*Description of the task*:
Only lines with the word "Author" belong in the answer; copy them from the records below.

*Dataset extract*:
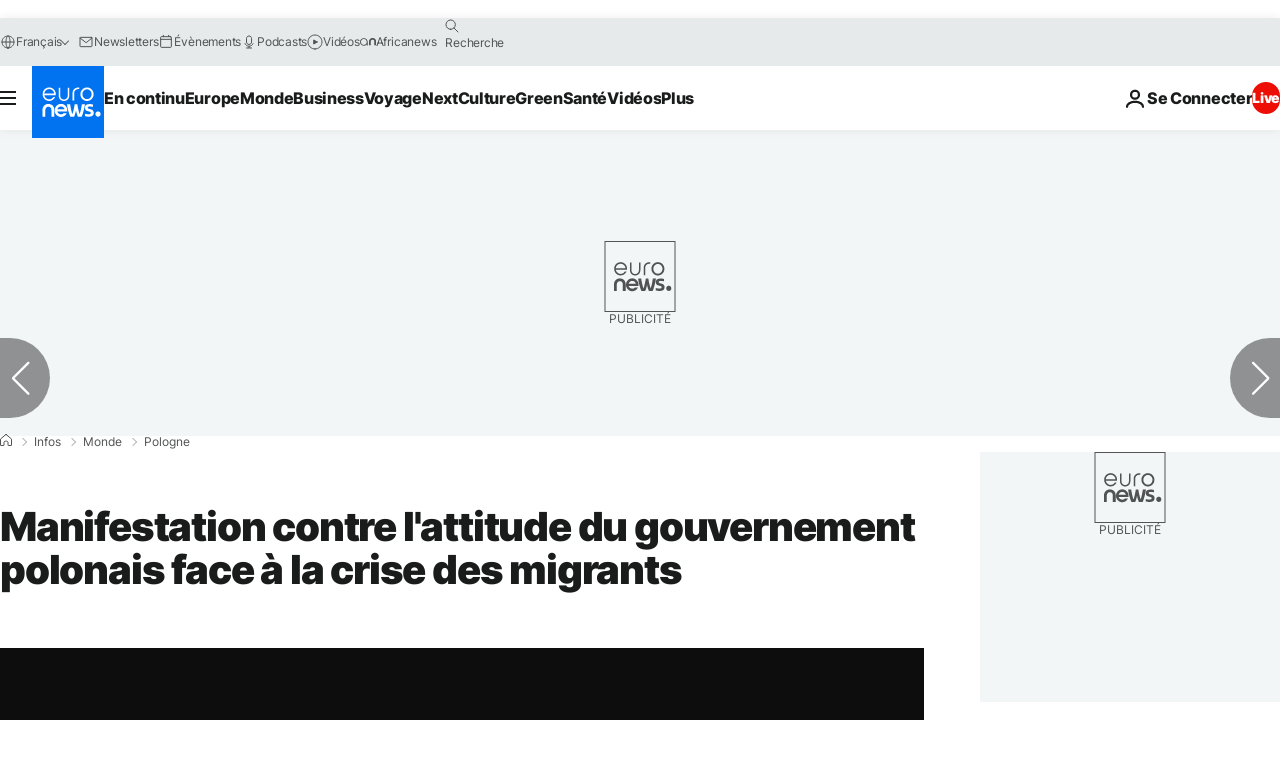

--- FILE ---
content_type: application/xml
request_url: https://dmxleo.dailymotion.com/cdn/manifest/video/x85qetx.m3u8?af=2%2C7%2C8%2C9&vv=1%2C2%2C3%2C4%2C5%2C6%2C7%2C8%2C11%2C12%2C13%2C14&mm=video%2Fmp4%2Cvideo%2Fwebm%2Caudio%2Fmp4%2Caudio%2Fmpeg%2Caudio%2Faac%2Caudio%2Fmpeg3%2Caudio%2Fmp3%2Caudio%2Fvnd.wave%2Caudio%2Fwav%2Caudio%2Fwave%2Caudio%2Fogg%2Caudio%2Fvorbis%2Cimage%2Fjpeg%2Cimage%2Fpng%2Cimage%2Fwebp%2Cimage%2Fsvg%2Bxml&cse=1jb9v84nj159f1e1cdc&rts=869230&rhv=1&cen=prod&cpi=xe2cka&cpt=player&rla=en&cpr=x9oog&eb=https%3A%2F%2Ffr.euronews.com%2F2021%2F11%2F21%2Fmanifestation-contre-l-attitude-du-gouvernement-polonais-face-a-la-crise-des-migrants&pbm=2&ps=924x520&td=fr.euronews.com&reader_gdpr_flag=0&reader_gdpr_consent=&gdpr_binary_consent=opt-out&gdpr_comes_from_infopack=0&reader_us_privacy=1---&vl=-1&ciid=1jb9v84nj159f1e1cdc_VMAP_0_0&cidx=0&sidx=0&vidIdx=0&omp=Dailymotion%2F1.0&omn=0&imal=1&uid_dm=6af8fd55-f89a-5425-06c1-3a06d2963baf&ccPremium=false&ccCustomParams=6458%252Ffr_euronews_new%252Fnews%252Fnews%252Fworld%2Flng%253Dfr%2526page%253Darticle%2526video%253Dtrue%2526isBreakingNews%253Dfalse%2526vertical%253Dnews%2526nws_id%253D1743710%2526nwsctr_id%253D6248924%2526article_type%253Dnormal%2526program%253Dworld%2526video_duration%253D75000%2526technical_tags%253Dvideo-auto-play%2526source%253Deuronews%2526themes%253Dnews%2526tags%253Dbelarus%25252Cpologne%25252Cimmigration-clandestine%25252Cmigrants%25252Ccontrole-des-frontieres%2526player_type%253Ddailymotion&3pcb=0&rap=1&apo=monetization&pos=1
body_size: 3794
content:
<?xml version="1.0" encoding="UTF-8"?><vmap:VMAP xmlns:vmap="http://www.iab.net/videosuite/vmap" version="1.0"><vmap:AdBreak breakType="linear" breakId="preroll1" timeOffset="start"><vmap:AdSource id="preroll1"><vmap:VASTAdData><VAST version="3.0"><Ad><InLine><AdSystem>Leo</AdSystem><AdTitle>noad</AdTitle><Extensions><Extension type="dailymotion" source="dailymotion">{"noAd":{"reasonId":1106,"reason":"viewing context|bot-detected"},"inventoryId":"95d643f3-d77c-4bc3-a092-efd54020101b"}</Extension></Extensions></InLine></Ad></VAST></vmap:VASTAdData></vmap:AdSource><vmap:Extensions><vmap:Extension type="dailymotion" source="dailymotion"><![CDATA[{"timeout":15000}]]></vmap:Extension></vmap:Extensions></vmap:AdBreak><vmap:AdBreak breakType="linear,nonlinear" breakId="midroll1-1" timeOffset="00:05:00" repeatAfter="00:05:00"><vmap:AdSource id="midroll1-1"><vmap:AdTagURI templateType="vast3">https://dmxleo.dailymotion.com/cdn/manifest/video/x85qetx.m3u8?auth=[base64]&amp;vo=[MEDIAPLAYHEAD]&amp;vv=1%2C2%2C3%2C4%2C5%2C6%2C7%2C8%2C11%2C12%2C13%2C14&amp;plt=1&amp;dmngv=1.0&amp;dmng=Dailymotion&amp;cpi=xe2cka&amp;apo=monetization&amp;pbm=2&amp;mm=video%2Fmp4%2Cvideo%2Fwebm%2Caudio%2Fmp4%2Caudio%2Fmpeg%2Caudio%2Faac%2Caudio%2Fmpeg3%2Caudio%2Fmp3%2Caudio%2Fvnd.wave%2Caudio%2Fwav%2Caudio%2Fwave%2Caudio%2Fogg%2Caudio%2Fvorbis%2Cimage%2Fjpeg%2Cimage%2Fpng%2Cimage%2Fwebp%2Cimage%2Fsvg%2Bxml&amp;rts=869230&amp;cbrs=1&amp;reader.player=dailymotion&amp;cen=prod&amp;3pcb=0&amp;rla=en&amp;rhv=1&amp;reader_us_privacy=1---&amp;eb=https%3A%2F%2Ffr.euronews.com%2F2021%2F11%2F21%2Fmanifestation-contre-l-attitude-du-gouvernement-polonais-face-a-la-crise-des-migrants&amp;cpt=player&amp;cpr=x9oog&amp;battr=9%2C10%2C11%2C12%2C13%2C14%2C17&amp;sec=1&amp;lnrt=1&amp;dlvr=1%2C2&amp;cse=1jb9v84nj159f1e1cdc&amp;r=v</vmap:AdTagURI></vmap:AdSource><vmap:Extensions><vmap:Extension type="dailymotion" source="dailymotion"><![CDATA[{"timeout":15000}]]></vmap:Extension></vmap:Extensions></vmap:AdBreak><vmap:Extensions><vmap:Extension type="dailymotion" source="dmx"><![CDATA[{"asid":119}]]></vmap:Extension></vmap:Extensions></vmap:VMAP>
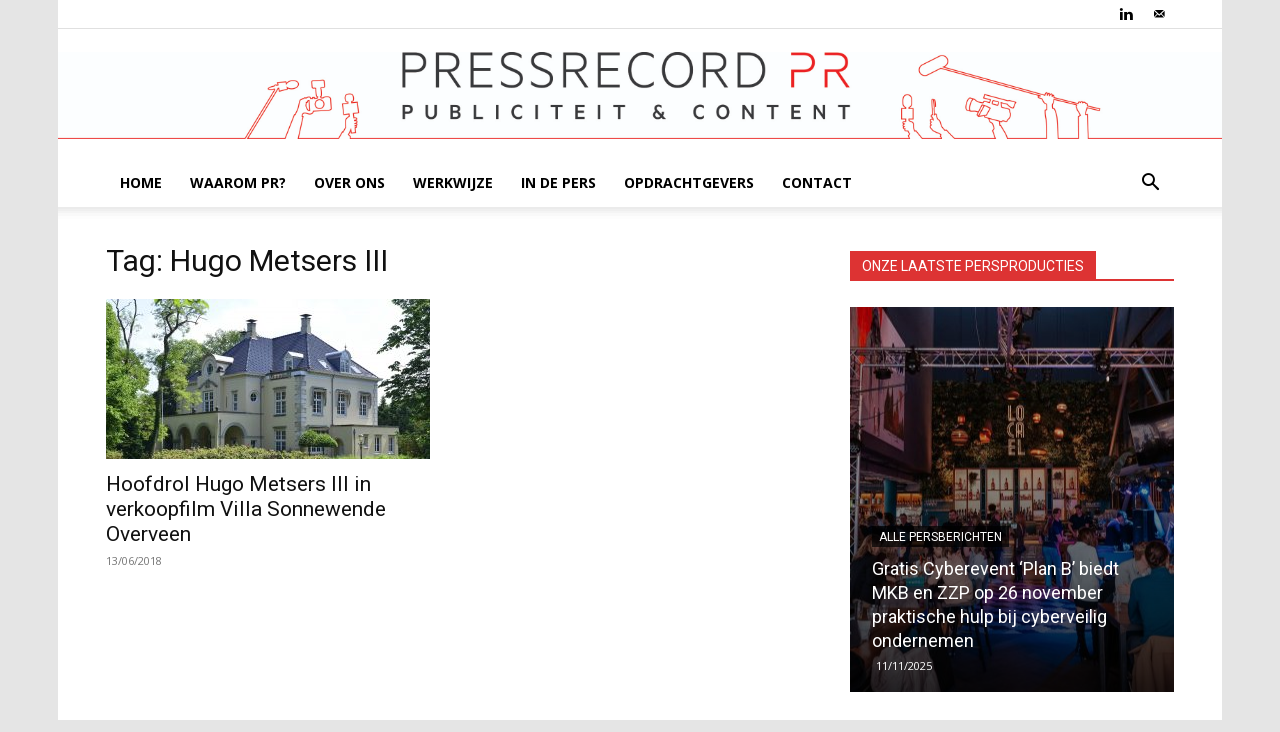

--- FILE ---
content_type: text/plain
request_url: https://www.google-analytics.com/j/collect?v=1&_v=j102&a=792998365&t=pageview&_s=1&dl=https%3A%2F%2Fwww.pressrecord.nl%2Ftag%2Fhugo-metsers-iii%2F&ul=en-us%40posix&dt=Hugo%20Metsers%20III%20%7C%20Pressrecord%20Public%20Relations&sr=1280x720&vp=1280x720&_u=IEBAAEABAAAAACAAI~&jid=1633978377&gjid=1475645491&cid=33620006.1763830627&tid=UA-16224013-1&_gid=1127922049.1763830627&_r=1&_slc=1&z=1435846810
body_size: -451
content:
2,cG-K10M6C2YPN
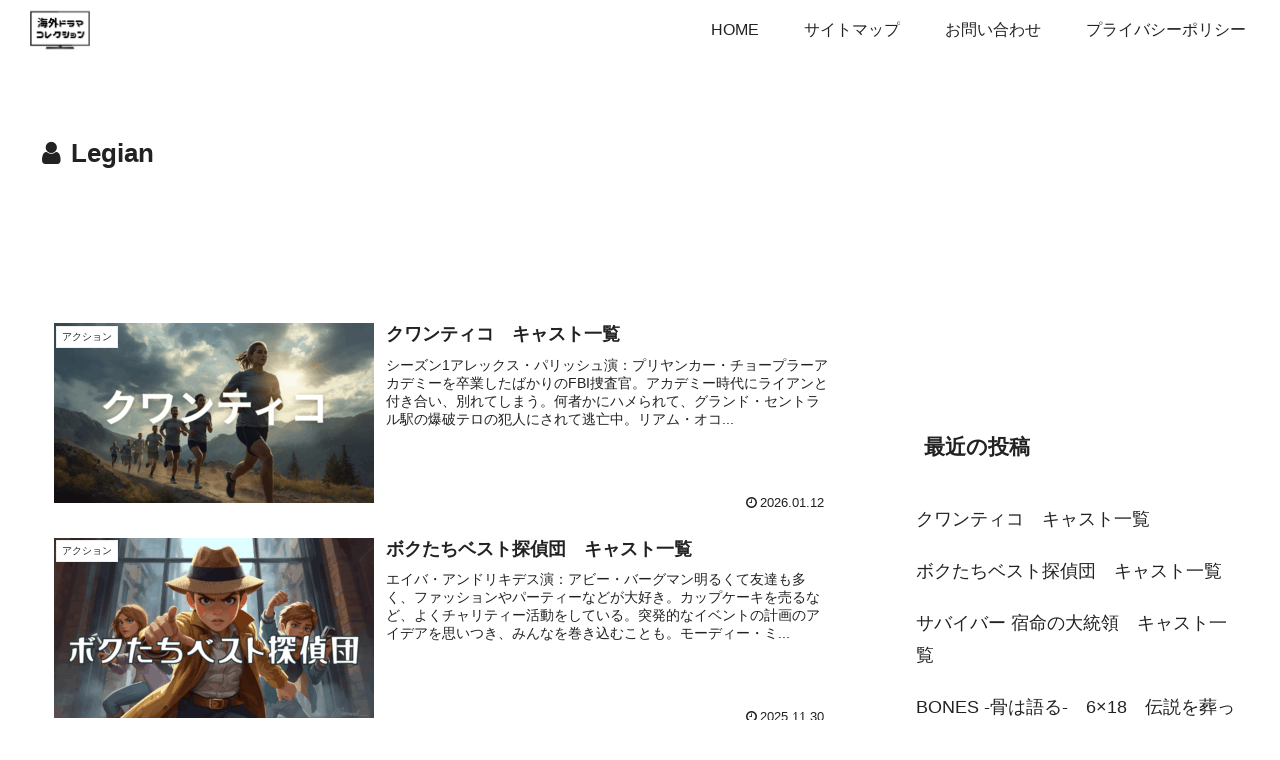

--- FILE ---
content_type: text/html; charset=utf-8
request_url: https://www.google.com/recaptcha/api2/aframe
body_size: 269
content:
<!DOCTYPE HTML><html><head><meta http-equiv="content-type" content="text/html; charset=UTF-8"></head><body><script nonce="v717DjfDE6WA4z_vGl_kGQ">/** Anti-fraud and anti-abuse applications only. See google.com/recaptcha */ try{var clients={'sodar':'https://pagead2.googlesyndication.com/pagead/sodar?'};window.addEventListener("message",function(a){try{if(a.source===window.parent){var b=JSON.parse(a.data);var c=clients[b['id']];if(c){var d=document.createElement('img');d.src=c+b['params']+'&rc='+(localStorage.getItem("rc::a")?sessionStorage.getItem("rc::b"):"");window.document.body.appendChild(d);sessionStorage.setItem("rc::e",parseInt(sessionStorage.getItem("rc::e")||0)+1);localStorage.setItem("rc::h",'1768820271095');}}}catch(b){}});window.parent.postMessage("_grecaptcha_ready", "*");}catch(b){}</script></body></html>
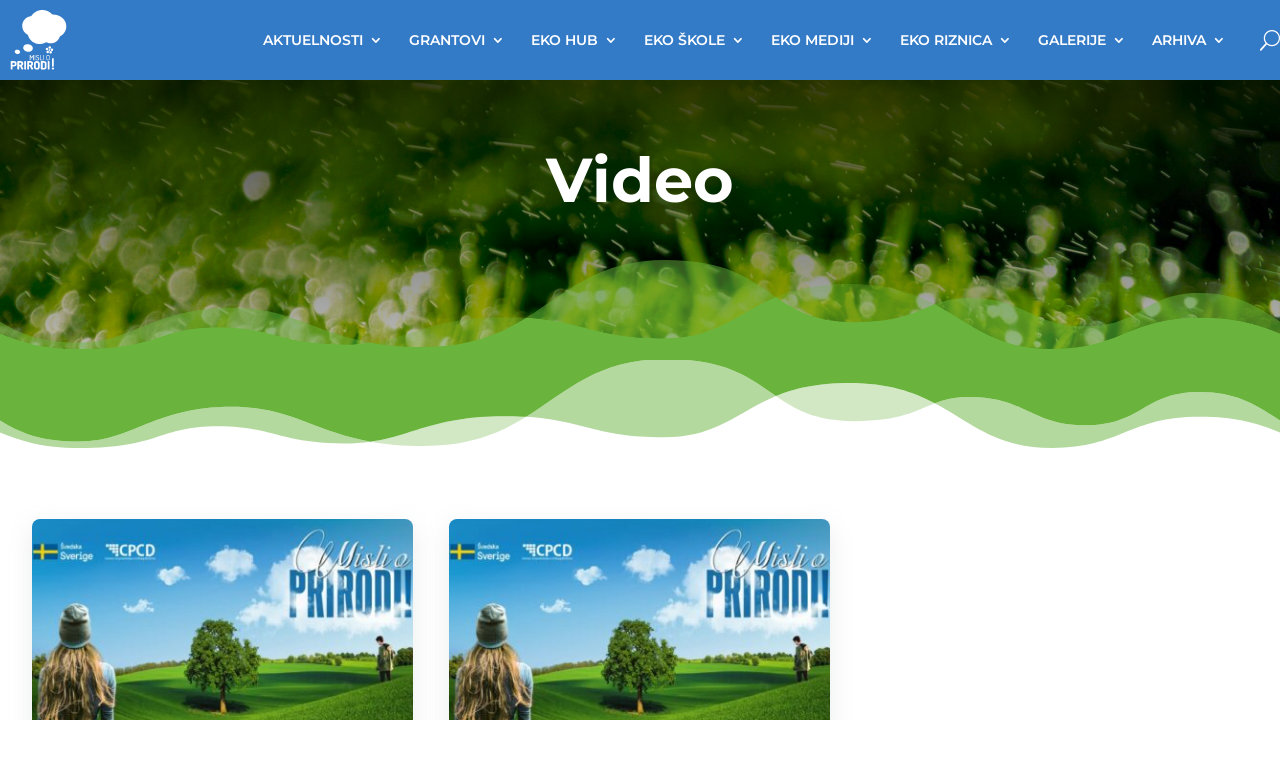

--- FILE ---
content_type: text/css
request_url: https://mislioprirodi.ba/wp-content/themes/Divi-child/style.css?ver=4.27.5
body_size: 133
content:
/*
 Theme Name:  Misli o prirodi
 Theme URI:   https://divicake.com/
 Description: This is a child theme of DIVI
 Author:      Elegant Themes
 Author URI:  http://www.elegantthemes.com/gallery/divi/
 Template:    Divi
 Version:     4.23.1
*/

/* ----------- PUT YOUR CUSTOM CSS BELOW THIS LINE -- DO NOT EDIT ABOVE THIS LINE --------------------------- */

*Completed task*:
 Author:      Elegant Themes
 Author URI:  http://www.elegantthemes.com/gallery/divi/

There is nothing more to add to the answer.